◆ WHAT YOU WILL DO
1 > In the review of the Annette DVD set, how many parts does the serial highlighted in the 2-Disc set have?
2 > Pick up the review of the Annette DVD set after its last sentence and carry it on.

◆ DOCUMENT EXCERPT
============================================================
Walt Disney Treasures: The Mickey Mouse Club Presents Annette: The 1957-1958 Season (DVD Tin Set)

 

Picture: B-     Sound: C+     Extras: C     Episodes: B

 

 

After a number of other past Disney classics have been given the star treatment in the Disney Treasure Collections, one of Disney’s most recognizable non-animated faces finally arrives on DVD with The Mickey Mouse Clubs Presents Annette 1957-1958 Season.  Annette Funicello was one of the most famous Mouseketeers to ever exist and this 2-Disc set highlights the 20 part serial that cast Annette into Disney stardom.  The set also features two full Mickey Mouse Club episodes that started and ended the Annette serial.  Where as the set is not the most exciting piece of entertainment this reviewer has ever seen, it does an excellent job in taking the viewer back to a different era when television was more innocent and the audience was content with tuning in to see how their favorite Mouseketeer was doing.
============================================================
◆ DATASET EXCERPTS

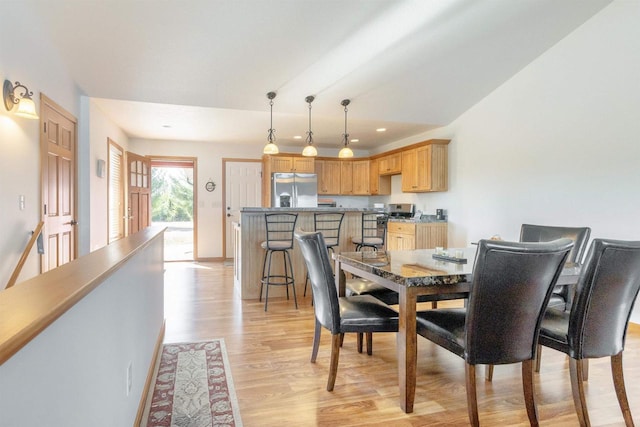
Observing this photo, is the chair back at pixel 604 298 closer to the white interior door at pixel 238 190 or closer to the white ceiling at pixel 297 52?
the white ceiling at pixel 297 52

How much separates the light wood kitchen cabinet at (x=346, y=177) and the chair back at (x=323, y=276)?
553 centimetres

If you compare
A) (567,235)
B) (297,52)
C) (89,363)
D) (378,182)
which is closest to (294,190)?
(378,182)

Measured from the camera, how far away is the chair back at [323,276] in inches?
83.0

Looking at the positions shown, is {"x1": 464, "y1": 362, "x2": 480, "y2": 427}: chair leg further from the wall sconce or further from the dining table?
the wall sconce

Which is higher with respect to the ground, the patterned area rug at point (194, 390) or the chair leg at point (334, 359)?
the chair leg at point (334, 359)

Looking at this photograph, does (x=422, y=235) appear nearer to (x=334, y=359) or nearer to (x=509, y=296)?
(x=334, y=359)

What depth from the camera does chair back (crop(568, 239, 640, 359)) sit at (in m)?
1.72

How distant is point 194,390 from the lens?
217 centimetres

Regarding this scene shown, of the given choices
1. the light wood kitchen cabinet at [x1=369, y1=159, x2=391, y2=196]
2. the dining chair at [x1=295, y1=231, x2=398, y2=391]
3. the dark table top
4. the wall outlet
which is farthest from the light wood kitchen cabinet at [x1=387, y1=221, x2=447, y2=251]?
the wall outlet

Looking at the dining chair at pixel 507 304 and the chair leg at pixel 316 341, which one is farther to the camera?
the chair leg at pixel 316 341

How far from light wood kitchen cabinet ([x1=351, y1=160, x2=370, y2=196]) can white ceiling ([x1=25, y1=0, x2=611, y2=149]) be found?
226 cm

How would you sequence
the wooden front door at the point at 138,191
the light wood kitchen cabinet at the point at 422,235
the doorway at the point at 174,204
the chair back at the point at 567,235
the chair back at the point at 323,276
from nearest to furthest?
the chair back at the point at 323,276, the chair back at the point at 567,235, the light wood kitchen cabinet at the point at 422,235, the wooden front door at the point at 138,191, the doorway at the point at 174,204

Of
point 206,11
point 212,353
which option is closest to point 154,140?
point 206,11

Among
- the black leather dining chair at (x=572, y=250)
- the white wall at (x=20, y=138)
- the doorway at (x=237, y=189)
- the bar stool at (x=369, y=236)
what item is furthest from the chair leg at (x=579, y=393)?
the doorway at (x=237, y=189)
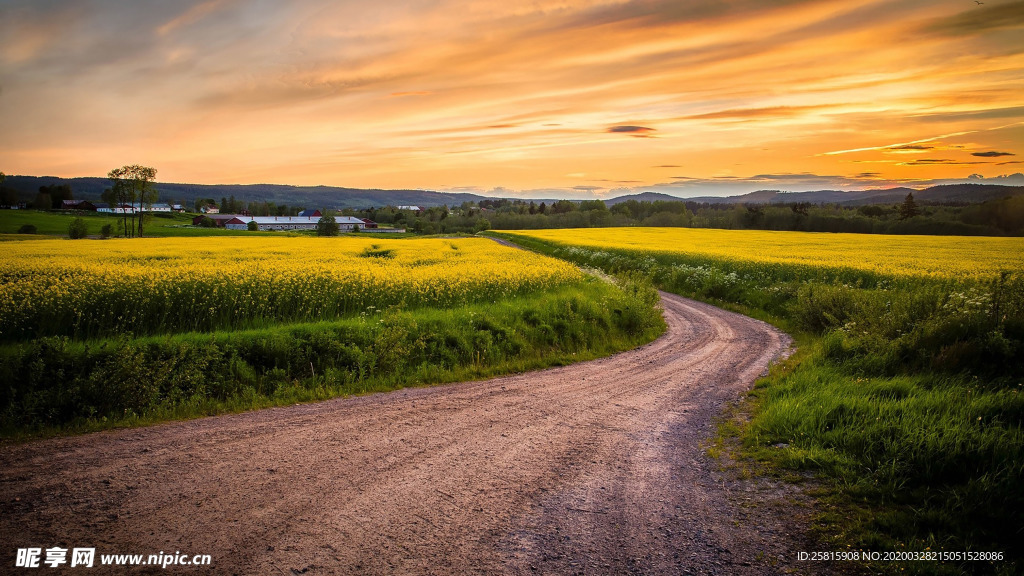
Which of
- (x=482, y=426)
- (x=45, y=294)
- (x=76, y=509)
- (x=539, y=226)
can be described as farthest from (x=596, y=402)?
(x=539, y=226)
============================================================
◆ THE REPLIES
1 > 20 parts

2 >
Annette was the only Mouseketeer to be hand picked by Mr. Walt Disney himself and in turn she held a special place in his heart when her serial premiered on February 11, 1958.  The Annette serial centered on a girl named Annette (go figure) and was based on a 1950 Janet Sebring Lowery novel entitled Margaret.  Throughout the serial the audience gets the chance to follow an orphaned Annette on her journey from a simple Nebraska farmer girl, to the life in the ‘big city’ with her aunt and uncle.  The classic comedic director, Charles Lamont, headed the venture and added a similar charm to the serial that he did with such other acts as Abbott and Costello.  The story evolves as Annette arrives at the stuffy McCleod (her aunt and uncle’s) household in the city; where it seems Annette’s presence is a more than welcome change to the drab, routine life of a Philosophy professor.  Initially Annette is going to be sent off to boarding school, but the idea is quickly rejected by the women of the house; especially Annette.  Instead Annette starts her city schooling at Old South High School, where she experiences many walks of life and teaches us that though not everyone is the same they all teach us very valuable lessons. From tomboys to prissy mean girls, Annette experiences it all and learns a plethora of life lessons along the way.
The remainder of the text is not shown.